Paul Butlin isn’t sure what he would have done if disability pensioner Wes Walker hadn’t stepped up and taken charge at the Gatton pads during last week’s flooding on the Warrego Highway.
The popular hook-up was one of the few places for truckies to take refuge from the latest weather episode to beset the area, and Butlin reckons many have Walker to thank for more than doubling the site’s capicity to over 100.
“We would have been buggered if it wasn’t for Wes,” said Butlin, who called Big Rigs to give Walker a pat on the back.
“He’s a legend. God knows what would have happenned if he wasn’t there. People would have been parking anywhere and everywhere, and you wouldn’t have got the amount of people in there that he got in there, no where near it.”
To top it off, the McCormack Freightlines truckie said the selfless Walker returned early the next morning, after just a few hours kip, with free coffees for the drivers.
“He stayed all day and even gave us a hand with changing a tyre on one of our other trucks.”
Walker, who keeps a close eye on the comings and goings at the site, knew he had to step up when he heard that the Department of Transport and Main Roads had closed the highway.
“I knew I had go back there and take control of the situation, otherwise you’d have guys park anywhere and you wouldn’t get many in there.
“You’ve just got to know how to rack, stack and pack ’em.”
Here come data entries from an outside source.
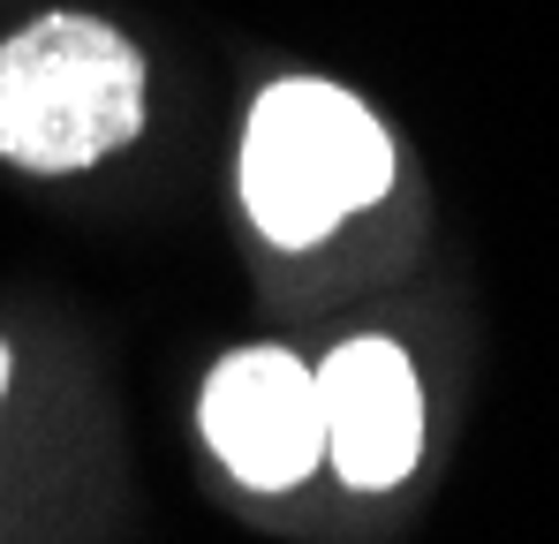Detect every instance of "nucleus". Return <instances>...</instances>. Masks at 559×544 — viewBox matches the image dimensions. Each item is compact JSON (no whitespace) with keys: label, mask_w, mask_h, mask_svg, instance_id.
Returning a JSON list of instances; mask_svg holds the SVG:
<instances>
[{"label":"nucleus","mask_w":559,"mask_h":544,"mask_svg":"<svg viewBox=\"0 0 559 544\" xmlns=\"http://www.w3.org/2000/svg\"><path fill=\"white\" fill-rule=\"evenodd\" d=\"M144 129V61L98 15H38L0 46V159L76 175Z\"/></svg>","instance_id":"obj_1"},{"label":"nucleus","mask_w":559,"mask_h":544,"mask_svg":"<svg viewBox=\"0 0 559 544\" xmlns=\"http://www.w3.org/2000/svg\"><path fill=\"white\" fill-rule=\"evenodd\" d=\"M393 189V144L364 98L341 84L287 76L250 106L242 129V204L265 227V243L302 250L325 243L348 212H364Z\"/></svg>","instance_id":"obj_2"},{"label":"nucleus","mask_w":559,"mask_h":544,"mask_svg":"<svg viewBox=\"0 0 559 544\" xmlns=\"http://www.w3.org/2000/svg\"><path fill=\"white\" fill-rule=\"evenodd\" d=\"M204 439L219 461L258 484V492H287L325 461V401H318V370L287 348H235L204 378Z\"/></svg>","instance_id":"obj_3"},{"label":"nucleus","mask_w":559,"mask_h":544,"mask_svg":"<svg viewBox=\"0 0 559 544\" xmlns=\"http://www.w3.org/2000/svg\"><path fill=\"white\" fill-rule=\"evenodd\" d=\"M318 401H325V453L356 492H385L416 469L424 393L385 333H356L318 363Z\"/></svg>","instance_id":"obj_4"},{"label":"nucleus","mask_w":559,"mask_h":544,"mask_svg":"<svg viewBox=\"0 0 559 544\" xmlns=\"http://www.w3.org/2000/svg\"><path fill=\"white\" fill-rule=\"evenodd\" d=\"M0 386H8V348H0Z\"/></svg>","instance_id":"obj_5"}]
</instances>
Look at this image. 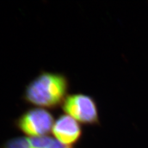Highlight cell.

Ironically, Walker finally got to see authorities bring in much-needed toilets at the pads during the weather emergency.
His long-running campaign for permanent amenities there made national news when A Current Affair picked up on the story in July last year.
But there were only four portaloos dropped off, two at each end of the pads, that few drivers could locate, said a frustrated Walker.
“Why didn’t they ring me and say ‘We’ve got toilets coming, where do you want us to put them?’ By the time I go there, they were hidden.”